>> BEGIN

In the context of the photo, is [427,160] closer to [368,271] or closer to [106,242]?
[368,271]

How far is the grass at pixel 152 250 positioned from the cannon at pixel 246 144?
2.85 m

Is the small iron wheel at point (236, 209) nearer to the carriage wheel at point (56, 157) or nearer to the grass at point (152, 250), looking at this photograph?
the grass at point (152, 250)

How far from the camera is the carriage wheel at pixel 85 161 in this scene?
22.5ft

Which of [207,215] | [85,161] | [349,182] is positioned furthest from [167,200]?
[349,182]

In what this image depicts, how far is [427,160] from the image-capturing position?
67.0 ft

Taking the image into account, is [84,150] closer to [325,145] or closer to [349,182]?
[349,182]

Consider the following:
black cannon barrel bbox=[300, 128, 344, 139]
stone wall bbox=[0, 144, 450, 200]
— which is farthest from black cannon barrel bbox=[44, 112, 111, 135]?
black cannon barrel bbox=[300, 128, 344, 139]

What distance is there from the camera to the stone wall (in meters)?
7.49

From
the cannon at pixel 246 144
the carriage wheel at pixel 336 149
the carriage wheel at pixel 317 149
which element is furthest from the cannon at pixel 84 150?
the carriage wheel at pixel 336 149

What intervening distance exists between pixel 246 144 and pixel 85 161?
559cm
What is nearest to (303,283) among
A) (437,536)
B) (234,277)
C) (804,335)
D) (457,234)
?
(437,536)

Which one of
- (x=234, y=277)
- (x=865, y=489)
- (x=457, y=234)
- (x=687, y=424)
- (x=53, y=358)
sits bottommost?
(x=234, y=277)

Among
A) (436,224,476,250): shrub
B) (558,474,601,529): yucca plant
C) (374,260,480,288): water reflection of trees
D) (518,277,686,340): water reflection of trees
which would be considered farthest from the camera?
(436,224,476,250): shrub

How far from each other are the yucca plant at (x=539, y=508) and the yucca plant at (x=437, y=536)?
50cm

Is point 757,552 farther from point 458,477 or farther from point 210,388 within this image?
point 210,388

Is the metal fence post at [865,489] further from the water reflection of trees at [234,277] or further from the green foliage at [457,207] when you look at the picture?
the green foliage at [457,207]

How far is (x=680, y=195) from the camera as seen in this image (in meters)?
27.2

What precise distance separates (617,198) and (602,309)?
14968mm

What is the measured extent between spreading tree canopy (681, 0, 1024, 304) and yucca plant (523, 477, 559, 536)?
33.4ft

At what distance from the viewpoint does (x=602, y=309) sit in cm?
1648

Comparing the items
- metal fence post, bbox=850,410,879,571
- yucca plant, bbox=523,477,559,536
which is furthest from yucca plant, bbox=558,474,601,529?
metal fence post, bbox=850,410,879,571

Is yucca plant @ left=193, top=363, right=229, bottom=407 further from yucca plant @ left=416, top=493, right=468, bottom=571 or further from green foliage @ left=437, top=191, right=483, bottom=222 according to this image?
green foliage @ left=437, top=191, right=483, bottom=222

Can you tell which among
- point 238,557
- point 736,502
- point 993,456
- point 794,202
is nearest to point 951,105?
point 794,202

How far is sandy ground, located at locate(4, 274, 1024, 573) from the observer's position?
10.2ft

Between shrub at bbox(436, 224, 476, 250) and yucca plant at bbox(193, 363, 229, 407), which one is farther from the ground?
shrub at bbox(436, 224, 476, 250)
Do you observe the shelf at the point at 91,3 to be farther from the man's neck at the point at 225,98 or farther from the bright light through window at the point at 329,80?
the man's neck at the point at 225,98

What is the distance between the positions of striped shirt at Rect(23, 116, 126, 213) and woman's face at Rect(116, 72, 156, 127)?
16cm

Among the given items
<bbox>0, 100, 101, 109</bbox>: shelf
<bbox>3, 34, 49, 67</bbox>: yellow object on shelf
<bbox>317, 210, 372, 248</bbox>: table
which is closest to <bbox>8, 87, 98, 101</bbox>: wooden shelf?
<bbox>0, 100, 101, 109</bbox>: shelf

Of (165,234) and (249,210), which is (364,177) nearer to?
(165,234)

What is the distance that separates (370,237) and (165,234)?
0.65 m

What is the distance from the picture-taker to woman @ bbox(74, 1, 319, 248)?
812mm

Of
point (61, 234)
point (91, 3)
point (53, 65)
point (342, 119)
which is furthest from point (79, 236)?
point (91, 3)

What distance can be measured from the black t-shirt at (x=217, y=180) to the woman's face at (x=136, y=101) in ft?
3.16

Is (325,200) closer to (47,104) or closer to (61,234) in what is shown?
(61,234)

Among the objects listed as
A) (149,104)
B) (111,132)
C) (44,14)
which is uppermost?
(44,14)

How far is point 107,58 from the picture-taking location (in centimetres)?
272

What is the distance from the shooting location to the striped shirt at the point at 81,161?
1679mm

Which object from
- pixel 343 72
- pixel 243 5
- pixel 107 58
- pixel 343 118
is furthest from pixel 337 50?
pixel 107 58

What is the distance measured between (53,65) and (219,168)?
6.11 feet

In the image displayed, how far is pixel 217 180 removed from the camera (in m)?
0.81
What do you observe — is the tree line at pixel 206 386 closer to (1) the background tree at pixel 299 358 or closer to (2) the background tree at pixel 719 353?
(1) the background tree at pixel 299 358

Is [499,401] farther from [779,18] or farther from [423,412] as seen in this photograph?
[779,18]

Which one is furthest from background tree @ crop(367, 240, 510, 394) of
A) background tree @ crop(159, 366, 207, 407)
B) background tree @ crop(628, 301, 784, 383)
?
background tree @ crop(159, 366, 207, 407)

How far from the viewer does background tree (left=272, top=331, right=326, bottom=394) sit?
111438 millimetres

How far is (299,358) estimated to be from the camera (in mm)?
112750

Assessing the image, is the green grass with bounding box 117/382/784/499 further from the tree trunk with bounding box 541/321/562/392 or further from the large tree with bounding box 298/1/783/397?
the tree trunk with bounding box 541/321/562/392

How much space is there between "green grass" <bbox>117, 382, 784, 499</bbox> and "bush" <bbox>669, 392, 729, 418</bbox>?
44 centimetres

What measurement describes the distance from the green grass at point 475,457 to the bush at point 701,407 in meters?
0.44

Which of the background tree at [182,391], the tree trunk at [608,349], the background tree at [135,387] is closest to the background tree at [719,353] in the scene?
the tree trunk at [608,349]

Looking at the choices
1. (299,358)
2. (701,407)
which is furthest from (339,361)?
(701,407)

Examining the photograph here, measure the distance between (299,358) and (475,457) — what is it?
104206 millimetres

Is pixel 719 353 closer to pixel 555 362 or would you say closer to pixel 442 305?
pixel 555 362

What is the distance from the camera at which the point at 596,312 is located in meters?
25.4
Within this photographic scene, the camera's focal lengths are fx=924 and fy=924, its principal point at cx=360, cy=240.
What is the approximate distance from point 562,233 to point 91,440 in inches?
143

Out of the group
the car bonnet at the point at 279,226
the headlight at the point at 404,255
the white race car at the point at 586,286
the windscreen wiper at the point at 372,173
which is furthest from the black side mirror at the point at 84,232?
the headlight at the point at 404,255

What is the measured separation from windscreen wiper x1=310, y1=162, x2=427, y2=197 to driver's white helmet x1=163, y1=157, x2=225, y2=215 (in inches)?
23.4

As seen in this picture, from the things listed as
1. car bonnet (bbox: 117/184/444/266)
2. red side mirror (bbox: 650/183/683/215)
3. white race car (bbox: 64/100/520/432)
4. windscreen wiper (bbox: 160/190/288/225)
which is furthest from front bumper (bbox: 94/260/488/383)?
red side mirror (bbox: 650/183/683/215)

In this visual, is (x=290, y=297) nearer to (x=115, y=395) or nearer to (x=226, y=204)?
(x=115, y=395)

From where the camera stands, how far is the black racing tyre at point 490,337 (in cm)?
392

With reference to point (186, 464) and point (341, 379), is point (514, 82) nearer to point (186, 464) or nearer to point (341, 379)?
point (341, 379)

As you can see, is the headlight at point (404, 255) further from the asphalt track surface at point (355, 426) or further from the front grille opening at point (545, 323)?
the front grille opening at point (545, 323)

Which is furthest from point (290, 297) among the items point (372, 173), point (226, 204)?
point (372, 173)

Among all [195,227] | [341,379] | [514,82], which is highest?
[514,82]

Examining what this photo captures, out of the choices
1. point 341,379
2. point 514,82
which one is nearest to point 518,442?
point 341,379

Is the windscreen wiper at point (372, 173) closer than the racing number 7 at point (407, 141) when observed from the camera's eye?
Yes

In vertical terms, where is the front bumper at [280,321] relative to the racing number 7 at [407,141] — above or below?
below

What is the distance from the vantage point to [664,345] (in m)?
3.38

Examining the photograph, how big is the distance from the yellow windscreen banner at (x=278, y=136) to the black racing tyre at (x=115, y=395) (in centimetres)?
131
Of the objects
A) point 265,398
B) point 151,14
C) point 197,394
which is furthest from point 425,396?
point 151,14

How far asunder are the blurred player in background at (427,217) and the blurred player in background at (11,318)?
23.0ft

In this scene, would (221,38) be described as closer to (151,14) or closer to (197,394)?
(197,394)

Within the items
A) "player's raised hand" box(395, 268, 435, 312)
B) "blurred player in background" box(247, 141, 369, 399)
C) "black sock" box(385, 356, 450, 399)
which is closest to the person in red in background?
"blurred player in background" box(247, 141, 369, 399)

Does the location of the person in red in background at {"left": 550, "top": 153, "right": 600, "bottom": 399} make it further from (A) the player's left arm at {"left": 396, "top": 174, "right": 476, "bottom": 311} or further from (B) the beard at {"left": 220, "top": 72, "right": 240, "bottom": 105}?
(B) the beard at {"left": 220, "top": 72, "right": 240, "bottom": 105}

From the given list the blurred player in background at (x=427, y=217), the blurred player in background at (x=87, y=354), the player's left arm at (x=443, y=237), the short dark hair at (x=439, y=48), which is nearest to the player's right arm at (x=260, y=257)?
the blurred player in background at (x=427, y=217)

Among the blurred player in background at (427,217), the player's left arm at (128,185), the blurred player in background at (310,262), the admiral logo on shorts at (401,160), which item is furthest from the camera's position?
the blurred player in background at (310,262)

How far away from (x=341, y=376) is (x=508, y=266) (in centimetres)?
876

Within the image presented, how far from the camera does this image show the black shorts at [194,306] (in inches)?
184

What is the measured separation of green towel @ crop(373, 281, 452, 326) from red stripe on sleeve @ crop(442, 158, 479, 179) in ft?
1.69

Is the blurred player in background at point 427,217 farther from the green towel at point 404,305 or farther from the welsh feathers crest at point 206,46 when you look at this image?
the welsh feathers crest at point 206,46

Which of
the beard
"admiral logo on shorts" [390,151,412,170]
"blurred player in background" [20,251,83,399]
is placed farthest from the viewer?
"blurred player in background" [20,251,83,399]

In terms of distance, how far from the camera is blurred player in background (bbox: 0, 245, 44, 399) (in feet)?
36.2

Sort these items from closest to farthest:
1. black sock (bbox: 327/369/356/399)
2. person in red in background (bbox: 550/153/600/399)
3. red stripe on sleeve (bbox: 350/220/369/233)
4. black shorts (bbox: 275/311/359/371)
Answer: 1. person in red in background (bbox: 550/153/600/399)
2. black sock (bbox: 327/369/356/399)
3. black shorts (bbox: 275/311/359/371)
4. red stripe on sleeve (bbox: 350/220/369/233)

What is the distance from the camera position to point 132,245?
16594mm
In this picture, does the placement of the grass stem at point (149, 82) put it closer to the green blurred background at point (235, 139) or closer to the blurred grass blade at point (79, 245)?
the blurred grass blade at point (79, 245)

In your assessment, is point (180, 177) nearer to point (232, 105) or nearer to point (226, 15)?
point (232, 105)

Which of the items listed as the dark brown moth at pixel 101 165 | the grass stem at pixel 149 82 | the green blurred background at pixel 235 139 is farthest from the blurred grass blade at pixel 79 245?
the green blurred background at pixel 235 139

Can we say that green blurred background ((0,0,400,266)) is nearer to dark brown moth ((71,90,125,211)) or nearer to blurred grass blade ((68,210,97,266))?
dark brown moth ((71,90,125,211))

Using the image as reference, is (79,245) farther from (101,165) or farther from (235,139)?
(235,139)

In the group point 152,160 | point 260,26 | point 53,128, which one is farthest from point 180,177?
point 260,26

>> END

- GOAL OF THE EXERCISE -
Each line from the one containing "In terms of" to the end of the listing above should be copied exactly, and nothing else.

- THE COMPLETED TASK -
In terms of distance, how far from the camera is blurred player in background (bbox: 0, 245, 44, 399) (in feet)?
36.2

Sort these items from closest to farthest:
1. black sock (bbox: 327/369/356/399)
2. person in red in background (bbox: 550/153/600/399)
3. red stripe on sleeve (bbox: 350/220/369/233)
4. black shorts (bbox: 275/311/359/371)
Answer: 1. person in red in background (bbox: 550/153/600/399)
2. black sock (bbox: 327/369/356/399)
3. black shorts (bbox: 275/311/359/371)
4. red stripe on sleeve (bbox: 350/220/369/233)

What is the distance from the camera position to point 132,245?
16594mm
In this picture, does the placement of the grass stem at point (149, 82) put it closer to the green blurred background at point (235, 139) or closer to the blurred grass blade at point (79, 245)?
the blurred grass blade at point (79, 245)

In your assessment, is point (180, 177) nearer to point (232, 105) or nearer to point (226, 15)?
point (232, 105)

Which of the items listed as the dark brown moth at pixel 101 165 | the grass stem at pixel 149 82 | the green blurred background at pixel 235 139 is farthest from the blurred grass blade at pixel 79 245?
the green blurred background at pixel 235 139

Can we say that green blurred background ((0,0,400,266)) is nearer to dark brown moth ((71,90,125,211)) or nearer to blurred grass blade ((68,210,97,266))?
dark brown moth ((71,90,125,211))

Using the image as reference, is (79,245) farther from (101,165) or farther from (235,139)?
(235,139)

In the group point 152,160 | point 260,26 | point 53,128, which one is farthest from point 180,177?
point 260,26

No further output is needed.